━━━━━ Reading text ━━━━━
Where might interest rates be headed? (from the ASX)



According the the ASX's Interbank cash rate futures implied yield curve chart (try saying that with your mouth full!) as of 1 June, interest rates may heading down by a further 1% or more within the next 12 months (the current official cash rate is 3.75%).

What does that mean?

Effectively that interest rates could be cut four or more times in the next year. In short, the market is pricing in a rough road ahead for global economies, and the Reserve Bank could be frantically slashing interest rates in a bid to stimulate economic activity.

Implied yield curve charts aren't a prediction of the future, as such - rather they reflect a balance of probabilities. So the market prices in the likelihood of a range of outcomes and the impact of those outcomes on future interest rates and yields.


It has been said that the Aussie dollar will have to fall from its current level of around 97 US cents to 90 cents or below in order to entice foreign investors back into the property market. Well, if rates are cut multiple times, then the Aussie dollar will almost certainly be headed significantly lower.
━━━━━
-- Set task --
In two sentences, summarize the interest-rate passage. Rely only on the interest-rate passage for this work.
━━━━━ Entries ━━━━━
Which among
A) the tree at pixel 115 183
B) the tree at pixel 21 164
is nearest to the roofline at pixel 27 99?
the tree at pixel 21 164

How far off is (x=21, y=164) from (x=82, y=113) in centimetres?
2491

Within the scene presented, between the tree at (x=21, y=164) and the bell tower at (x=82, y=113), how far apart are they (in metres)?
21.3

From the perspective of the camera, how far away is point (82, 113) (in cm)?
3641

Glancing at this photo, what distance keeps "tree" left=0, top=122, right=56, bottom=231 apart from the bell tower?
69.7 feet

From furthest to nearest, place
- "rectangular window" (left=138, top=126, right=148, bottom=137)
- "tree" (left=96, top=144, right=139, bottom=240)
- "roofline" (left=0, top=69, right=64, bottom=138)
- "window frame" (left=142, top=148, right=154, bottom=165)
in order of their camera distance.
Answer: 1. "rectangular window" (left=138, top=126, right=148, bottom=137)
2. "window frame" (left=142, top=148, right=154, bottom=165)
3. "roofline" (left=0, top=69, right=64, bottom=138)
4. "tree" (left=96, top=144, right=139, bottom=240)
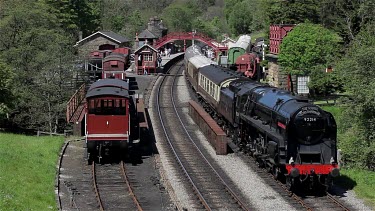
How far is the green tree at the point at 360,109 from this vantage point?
2927 cm

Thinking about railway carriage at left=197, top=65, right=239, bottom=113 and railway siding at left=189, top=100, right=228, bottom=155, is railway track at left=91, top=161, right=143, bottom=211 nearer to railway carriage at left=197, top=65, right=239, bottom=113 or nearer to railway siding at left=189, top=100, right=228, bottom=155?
railway siding at left=189, top=100, right=228, bottom=155

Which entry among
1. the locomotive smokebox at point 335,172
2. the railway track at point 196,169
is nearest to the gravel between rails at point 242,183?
the railway track at point 196,169

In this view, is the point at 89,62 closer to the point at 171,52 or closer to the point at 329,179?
the point at 329,179

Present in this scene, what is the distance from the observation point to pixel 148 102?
46.0m

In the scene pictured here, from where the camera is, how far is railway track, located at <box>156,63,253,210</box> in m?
19.2

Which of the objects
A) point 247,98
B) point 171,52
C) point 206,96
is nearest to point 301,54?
point 206,96

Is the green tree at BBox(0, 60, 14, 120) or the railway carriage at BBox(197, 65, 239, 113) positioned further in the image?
the green tree at BBox(0, 60, 14, 120)

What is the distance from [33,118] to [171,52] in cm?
6003

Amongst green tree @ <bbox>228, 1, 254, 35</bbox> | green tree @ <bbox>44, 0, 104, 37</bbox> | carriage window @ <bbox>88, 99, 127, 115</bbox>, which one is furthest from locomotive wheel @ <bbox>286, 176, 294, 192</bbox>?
green tree @ <bbox>228, 1, 254, 35</bbox>

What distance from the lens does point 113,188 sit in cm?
2102

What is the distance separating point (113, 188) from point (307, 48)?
29.0 m

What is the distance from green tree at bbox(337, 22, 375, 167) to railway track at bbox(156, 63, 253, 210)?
811cm

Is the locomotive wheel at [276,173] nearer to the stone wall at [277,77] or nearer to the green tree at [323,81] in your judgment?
the green tree at [323,81]

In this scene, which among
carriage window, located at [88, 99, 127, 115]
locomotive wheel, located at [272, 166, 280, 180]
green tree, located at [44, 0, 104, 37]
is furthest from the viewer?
green tree, located at [44, 0, 104, 37]
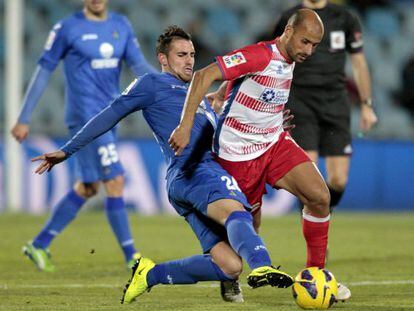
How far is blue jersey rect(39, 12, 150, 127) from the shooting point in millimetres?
8664

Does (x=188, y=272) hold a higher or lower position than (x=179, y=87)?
lower

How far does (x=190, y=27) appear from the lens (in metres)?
15.7

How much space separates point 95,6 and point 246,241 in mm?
3653

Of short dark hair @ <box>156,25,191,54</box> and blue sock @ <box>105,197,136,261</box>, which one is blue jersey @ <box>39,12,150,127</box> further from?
short dark hair @ <box>156,25,191,54</box>

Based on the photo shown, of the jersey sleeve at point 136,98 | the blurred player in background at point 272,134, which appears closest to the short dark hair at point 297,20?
the blurred player in background at point 272,134

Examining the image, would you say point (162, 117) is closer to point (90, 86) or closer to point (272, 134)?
point (272, 134)

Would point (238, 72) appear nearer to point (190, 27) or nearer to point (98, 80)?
point (98, 80)

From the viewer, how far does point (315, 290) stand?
570 cm

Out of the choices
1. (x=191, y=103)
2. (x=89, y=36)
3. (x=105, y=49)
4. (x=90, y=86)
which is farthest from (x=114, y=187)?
(x=191, y=103)

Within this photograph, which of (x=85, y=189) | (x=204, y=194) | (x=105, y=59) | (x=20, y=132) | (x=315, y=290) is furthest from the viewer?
(x=85, y=189)

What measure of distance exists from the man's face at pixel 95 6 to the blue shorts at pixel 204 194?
295 cm

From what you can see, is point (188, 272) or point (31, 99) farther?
point (31, 99)

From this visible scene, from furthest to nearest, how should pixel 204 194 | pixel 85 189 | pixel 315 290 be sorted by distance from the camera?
pixel 85 189 → pixel 204 194 → pixel 315 290

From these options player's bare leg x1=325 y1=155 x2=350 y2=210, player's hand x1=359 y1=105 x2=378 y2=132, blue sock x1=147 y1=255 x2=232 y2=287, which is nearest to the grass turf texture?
blue sock x1=147 y1=255 x2=232 y2=287
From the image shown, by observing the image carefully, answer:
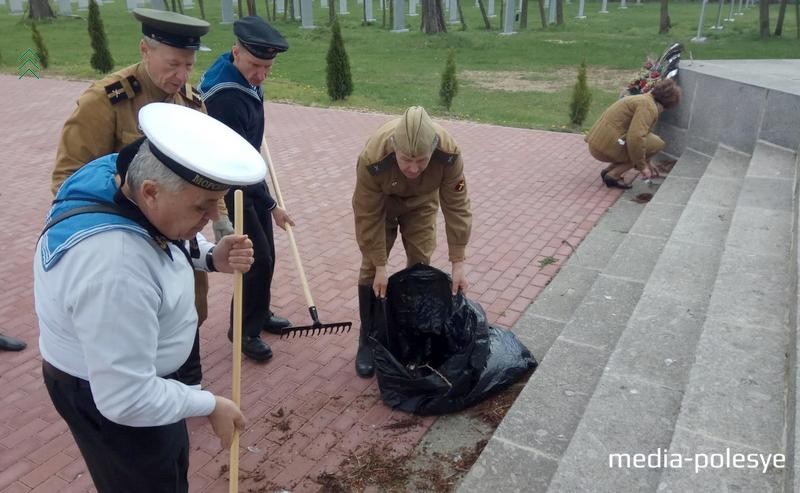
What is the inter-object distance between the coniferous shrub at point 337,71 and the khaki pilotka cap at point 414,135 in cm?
924

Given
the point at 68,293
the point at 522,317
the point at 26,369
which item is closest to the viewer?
the point at 68,293

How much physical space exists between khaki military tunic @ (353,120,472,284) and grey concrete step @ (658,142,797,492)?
135cm

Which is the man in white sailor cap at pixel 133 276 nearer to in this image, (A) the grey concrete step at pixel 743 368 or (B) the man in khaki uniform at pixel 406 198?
(B) the man in khaki uniform at pixel 406 198

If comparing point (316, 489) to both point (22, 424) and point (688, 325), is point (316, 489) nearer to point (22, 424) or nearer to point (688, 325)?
point (22, 424)

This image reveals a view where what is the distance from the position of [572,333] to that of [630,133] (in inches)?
142

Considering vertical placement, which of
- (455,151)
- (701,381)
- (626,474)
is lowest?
(626,474)

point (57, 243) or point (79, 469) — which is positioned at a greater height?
point (57, 243)

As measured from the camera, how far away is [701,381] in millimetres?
2861

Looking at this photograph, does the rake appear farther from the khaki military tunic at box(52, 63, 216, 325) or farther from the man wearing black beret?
the khaki military tunic at box(52, 63, 216, 325)

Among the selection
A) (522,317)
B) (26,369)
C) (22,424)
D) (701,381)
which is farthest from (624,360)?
(26,369)

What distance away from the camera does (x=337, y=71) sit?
11734 millimetres

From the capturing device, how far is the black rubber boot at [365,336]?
12.0 ft

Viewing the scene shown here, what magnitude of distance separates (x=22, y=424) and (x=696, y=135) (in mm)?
6929

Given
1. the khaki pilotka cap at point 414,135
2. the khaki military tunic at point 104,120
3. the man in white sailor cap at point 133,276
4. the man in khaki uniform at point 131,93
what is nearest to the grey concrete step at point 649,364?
the khaki pilotka cap at point 414,135
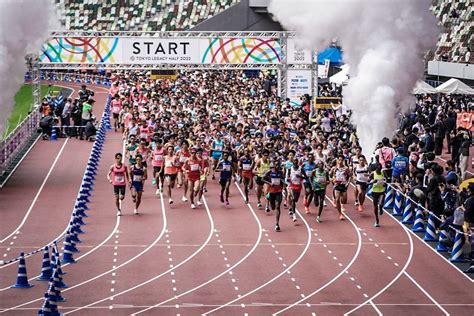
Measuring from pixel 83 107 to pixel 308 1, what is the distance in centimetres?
941

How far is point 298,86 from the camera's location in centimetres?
5328

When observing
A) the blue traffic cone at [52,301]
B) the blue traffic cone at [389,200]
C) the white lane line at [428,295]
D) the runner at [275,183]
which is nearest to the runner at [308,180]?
the runner at [275,183]

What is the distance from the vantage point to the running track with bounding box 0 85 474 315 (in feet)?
75.9

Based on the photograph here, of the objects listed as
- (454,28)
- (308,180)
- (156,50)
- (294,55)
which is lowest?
(308,180)

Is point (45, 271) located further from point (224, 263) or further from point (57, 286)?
point (224, 263)

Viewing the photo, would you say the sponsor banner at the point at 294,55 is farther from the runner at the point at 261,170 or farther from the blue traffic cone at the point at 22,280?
the blue traffic cone at the point at 22,280

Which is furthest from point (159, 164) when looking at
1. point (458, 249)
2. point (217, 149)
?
point (458, 249)

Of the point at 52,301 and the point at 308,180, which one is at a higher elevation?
the point at 308,180

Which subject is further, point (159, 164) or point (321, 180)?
point (159, 164)

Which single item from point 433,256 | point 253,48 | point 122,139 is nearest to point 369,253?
point 433,256

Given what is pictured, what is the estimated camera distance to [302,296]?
2373cm

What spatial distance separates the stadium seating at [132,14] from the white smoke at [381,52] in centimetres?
4663

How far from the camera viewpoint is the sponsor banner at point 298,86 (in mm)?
53250

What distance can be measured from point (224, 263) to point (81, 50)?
28320 mm
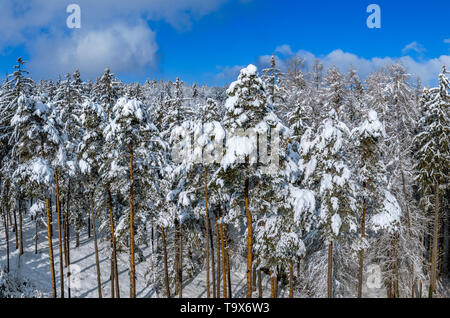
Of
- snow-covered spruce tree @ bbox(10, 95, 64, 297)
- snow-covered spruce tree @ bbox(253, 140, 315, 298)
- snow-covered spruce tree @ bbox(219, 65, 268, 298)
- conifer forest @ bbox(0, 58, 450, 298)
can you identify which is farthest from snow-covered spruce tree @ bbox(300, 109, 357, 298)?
snow-covered spruce tree @ bbox(10, 95, 64, 297)

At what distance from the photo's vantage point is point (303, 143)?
1664 cm

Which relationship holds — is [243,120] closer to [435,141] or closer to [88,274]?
[435,141]

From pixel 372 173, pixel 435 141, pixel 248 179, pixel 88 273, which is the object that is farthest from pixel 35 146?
pixel 435 141

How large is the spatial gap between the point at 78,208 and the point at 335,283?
27.0 m

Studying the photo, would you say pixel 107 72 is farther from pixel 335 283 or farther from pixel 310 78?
pixel 310 78

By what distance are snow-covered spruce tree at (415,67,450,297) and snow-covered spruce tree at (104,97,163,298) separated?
20.7 m

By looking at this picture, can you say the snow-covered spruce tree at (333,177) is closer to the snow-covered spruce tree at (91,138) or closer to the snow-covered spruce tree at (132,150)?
the snow-covered spruce tree at (132,150)

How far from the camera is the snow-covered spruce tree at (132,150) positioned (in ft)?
49.6

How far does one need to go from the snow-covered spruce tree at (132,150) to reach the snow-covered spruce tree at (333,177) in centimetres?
881

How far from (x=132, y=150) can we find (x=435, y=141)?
76.9 ft

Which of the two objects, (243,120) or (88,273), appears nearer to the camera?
(243,120)

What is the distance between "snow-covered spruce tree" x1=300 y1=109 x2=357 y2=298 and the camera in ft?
49.4

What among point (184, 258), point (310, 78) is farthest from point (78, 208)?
point (310, 78)

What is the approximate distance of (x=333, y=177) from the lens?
15.3 metres
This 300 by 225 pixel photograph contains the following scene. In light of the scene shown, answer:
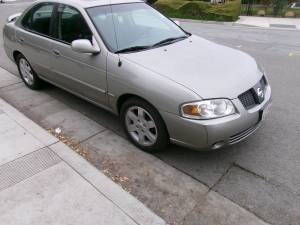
━━━━━
-- Result of this exercise --
As of 1 June, the ASX's interbank cash rate futures implied yield curve chart suggested that interest rates, currently at an official cash rate of 3.75%, may fall by a further 1% or more within 12 months, which could mean four or more cuts as the market prices in a rough road ahead for global economies. Such charts reflect a balance of probabilities rather than a prediction, and if rates are cut multiple times, the Aussie dollar will almost certainly head significantly lower.